I’m experiencing slow performance of an application employing CUDA to do all sorts of image processing operations (some functions from the OpenCV cuda modules + a few kernels that I coded myself). However, when I connect through Windows Remote Desktop to the PC that will run the application instead of actually being in front of the screen, and restart the application, performance is correct.
I can share a small application + source code that illustrates the slow-down. The app executes a sequence of CUDA operations in a loop: upload an image to the device, perform various dummy image processing operations, download an image result back to the host. It measures the average execution time of ~100 iterations.
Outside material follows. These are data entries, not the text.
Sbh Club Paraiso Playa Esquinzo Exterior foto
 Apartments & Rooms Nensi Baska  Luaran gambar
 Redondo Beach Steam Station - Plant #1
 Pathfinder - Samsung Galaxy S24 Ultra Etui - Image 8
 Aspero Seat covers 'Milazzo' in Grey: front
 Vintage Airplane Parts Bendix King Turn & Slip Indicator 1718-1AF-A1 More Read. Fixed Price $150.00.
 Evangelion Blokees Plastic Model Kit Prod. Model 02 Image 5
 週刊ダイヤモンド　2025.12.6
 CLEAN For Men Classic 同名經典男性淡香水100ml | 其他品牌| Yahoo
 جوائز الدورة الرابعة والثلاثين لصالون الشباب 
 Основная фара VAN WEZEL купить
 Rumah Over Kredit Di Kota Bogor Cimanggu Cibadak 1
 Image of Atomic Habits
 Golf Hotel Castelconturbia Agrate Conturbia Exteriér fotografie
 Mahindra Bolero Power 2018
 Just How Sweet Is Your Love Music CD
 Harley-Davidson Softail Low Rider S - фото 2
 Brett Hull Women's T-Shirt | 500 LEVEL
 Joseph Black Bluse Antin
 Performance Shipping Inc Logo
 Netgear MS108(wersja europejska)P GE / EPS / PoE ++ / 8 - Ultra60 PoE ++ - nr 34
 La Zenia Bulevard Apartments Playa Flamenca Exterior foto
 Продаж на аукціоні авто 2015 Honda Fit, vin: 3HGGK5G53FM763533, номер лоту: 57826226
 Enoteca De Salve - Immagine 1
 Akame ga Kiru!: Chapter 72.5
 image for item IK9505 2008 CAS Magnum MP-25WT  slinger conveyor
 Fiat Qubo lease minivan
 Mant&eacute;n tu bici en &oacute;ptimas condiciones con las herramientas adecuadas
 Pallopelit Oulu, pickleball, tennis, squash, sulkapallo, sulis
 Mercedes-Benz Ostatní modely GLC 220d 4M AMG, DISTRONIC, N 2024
- running while in front of the physical screen: 43 ms / iteration
- running while connected through remote desktop: 33 ms / iteration
Any ideas would be appreciated!
Build environment details:
- C++ application built on Windows 10 with VS2017, using Cuda Toolkit 10.1 update 2
- Code generation setup in the VS project (for my own functions): compute_50,sm_50;compute_60,sm_61
- Linking against OpenCV 3.4.2 built with the same VS and Cuda Toolkit;
- OpenCV cmake settings:
- CUDA_ARCH_BIN=5.0 6.1 7.5
- CUDA_ARCH_PTX=7.0
- OpenCV cmake settings:
Environment in which the application must run:
- Windows 7 x64
- Quadro P4000
- (there is also integrated graphics from Intel present)
- driver tested: 431.86
- screen connected through a HDMI cable to the Quadro P4000
OR- doing a Windows Remote Desktop from a nearby PC